8. Patient History: A detailed patient history should be reviewed to identify any underlying conditions that may contribute to the development of the ulcer, such as peripheral neuropathy or vascular disease.

By adhering to these criteria, healthcare providers can ensure accurate and appropriate use of the ICD code for documentation and billing purposes.

Billable CPT codes for ICD code L97.519

For the ICD code L97.519, the relevant CPT codes that may be applicable for treatment include:

1. 11042 - Debridement, subcutaneous tissue (includes epidermis and dermis, if performed); first 20 sq cm or less.

2. 11043 - Debridement, muscle and/or fascia (includes epidermis, dermis, and subcutaneous tissue, if performed); first 20 sq cm or less.

3. 11044 - Debridement, bone (includes epidermis, dermis, subcutaneous tissue, muscle, and/or fascia, if performed); first 20 sq cm or less.

4. 97597 - Debridement (e.g., high-pressure waterjet with/without suction, sharp selective debridement with scissors, scalpel and forceps), open wound, (e.g., fibrin, devitalized epidermis and/or dermis, exudate, debris, biofilm), including topical application(s), wound assessment, and instruction(s) for ongoing care, per session, total wound(s) surface area; first 20 sq cm or less.

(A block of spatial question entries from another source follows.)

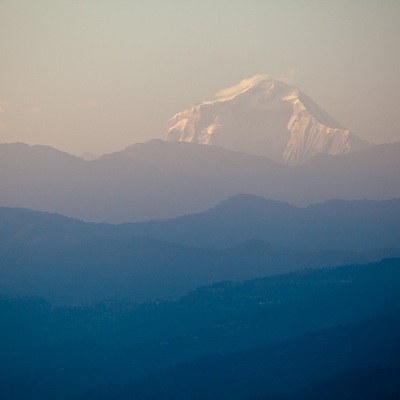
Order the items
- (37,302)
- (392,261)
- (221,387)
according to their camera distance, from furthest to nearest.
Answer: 1. (37,302)
2. (392,261)
3. (221,387)

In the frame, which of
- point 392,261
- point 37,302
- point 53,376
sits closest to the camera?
point 53,376

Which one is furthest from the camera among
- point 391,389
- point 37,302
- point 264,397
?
point 37,302

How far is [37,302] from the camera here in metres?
183

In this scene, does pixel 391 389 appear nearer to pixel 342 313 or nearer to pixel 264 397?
pixel 264 397

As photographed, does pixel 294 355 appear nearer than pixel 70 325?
Yes

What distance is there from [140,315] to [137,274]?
2165cm

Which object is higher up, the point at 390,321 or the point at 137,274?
the point at 137,274

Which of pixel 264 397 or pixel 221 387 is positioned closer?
pixel 264 397

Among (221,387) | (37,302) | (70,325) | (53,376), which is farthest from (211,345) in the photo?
(37,302)

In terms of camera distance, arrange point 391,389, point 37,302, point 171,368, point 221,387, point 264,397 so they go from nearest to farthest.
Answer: point 391,389
point 264,397
point 221,387
point 171,368
point 37,302

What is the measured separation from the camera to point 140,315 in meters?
170

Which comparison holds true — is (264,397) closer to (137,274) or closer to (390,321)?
(390,321)

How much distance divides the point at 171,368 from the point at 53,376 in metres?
23.4

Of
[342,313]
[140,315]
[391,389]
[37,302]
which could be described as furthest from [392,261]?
[37,302]
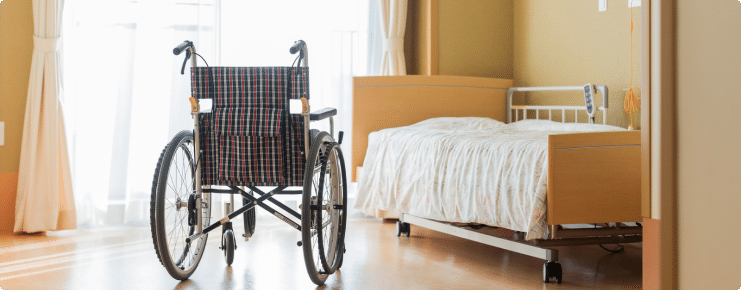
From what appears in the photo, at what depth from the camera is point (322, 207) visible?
2.29m

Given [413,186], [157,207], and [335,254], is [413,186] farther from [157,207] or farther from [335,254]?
[157,207]

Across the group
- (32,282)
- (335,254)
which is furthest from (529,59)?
(32,282)

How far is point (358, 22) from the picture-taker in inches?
168

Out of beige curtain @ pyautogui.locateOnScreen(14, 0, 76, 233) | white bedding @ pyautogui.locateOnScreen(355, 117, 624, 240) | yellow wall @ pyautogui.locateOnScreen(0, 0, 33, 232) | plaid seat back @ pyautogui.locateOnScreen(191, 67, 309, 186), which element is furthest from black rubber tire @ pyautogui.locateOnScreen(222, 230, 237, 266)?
yellow wall @ pyautogui.locateOnScreen(0, 0, 33, 232)

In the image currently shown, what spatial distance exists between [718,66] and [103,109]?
3307 millimetres

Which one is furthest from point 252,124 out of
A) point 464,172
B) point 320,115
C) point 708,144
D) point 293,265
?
point 708,144

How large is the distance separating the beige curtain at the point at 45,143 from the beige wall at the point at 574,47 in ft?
9.41

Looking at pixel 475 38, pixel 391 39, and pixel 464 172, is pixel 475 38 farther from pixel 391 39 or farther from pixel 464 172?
pixel 464 172

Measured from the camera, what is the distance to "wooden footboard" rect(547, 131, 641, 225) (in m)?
2.28

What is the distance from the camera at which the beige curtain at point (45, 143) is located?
3516 mm

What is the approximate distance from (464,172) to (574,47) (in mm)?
1469

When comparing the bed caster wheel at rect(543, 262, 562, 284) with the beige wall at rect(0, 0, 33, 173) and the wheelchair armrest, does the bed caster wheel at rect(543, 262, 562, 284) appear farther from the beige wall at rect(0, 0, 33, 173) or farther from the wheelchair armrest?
the beige wall at rect(0, 0, 33, 173)

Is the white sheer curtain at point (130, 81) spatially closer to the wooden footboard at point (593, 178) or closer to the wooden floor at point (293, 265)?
the wooden floor at point (293, 265)

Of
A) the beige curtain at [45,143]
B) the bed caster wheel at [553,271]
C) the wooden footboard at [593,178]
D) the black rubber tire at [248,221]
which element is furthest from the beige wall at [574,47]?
the beige curtain at [45,143]
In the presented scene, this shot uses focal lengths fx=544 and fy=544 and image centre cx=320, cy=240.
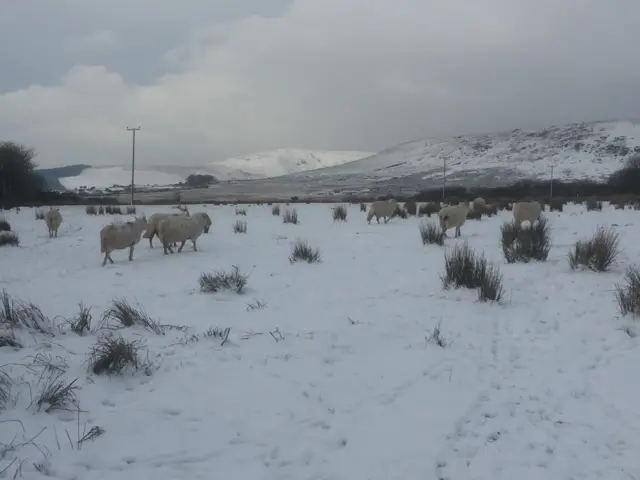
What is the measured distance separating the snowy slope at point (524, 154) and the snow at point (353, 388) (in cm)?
9890

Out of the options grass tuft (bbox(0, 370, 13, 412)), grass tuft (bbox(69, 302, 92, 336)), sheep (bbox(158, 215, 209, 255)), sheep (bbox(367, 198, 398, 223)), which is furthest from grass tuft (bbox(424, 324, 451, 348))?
sheep (bbox(367, 198, 398, 223))

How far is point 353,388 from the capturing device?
4254 millimetres

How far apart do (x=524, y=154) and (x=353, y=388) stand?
139m

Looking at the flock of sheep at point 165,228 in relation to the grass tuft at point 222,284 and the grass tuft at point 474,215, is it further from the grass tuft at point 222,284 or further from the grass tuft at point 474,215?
the grass tuft at point 474,215

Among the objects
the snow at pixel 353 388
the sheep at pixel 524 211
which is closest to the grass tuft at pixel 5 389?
the snow at pixel 353 388

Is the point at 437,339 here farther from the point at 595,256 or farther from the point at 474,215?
the point at 474,215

5. 97598 - Each additional 20 sq cm, or part thereof (List separately in addition to code for primary procedure).

6. 97602 - Removal of devitalized tissue from wound(s), non-selective debridement, without anesthesia (e.g., wet-to-moist dressings, enzymatic, abrasion), including topical application(s), wound assessment, and instruction(s) for ongoing care, per session.

These CPT codes are commonly used for procedures related to the treatment of non-pressure chronic ulcers of the foot. It is important to verify the specific clinical scenario and documentation to ensure accurate coding and billing.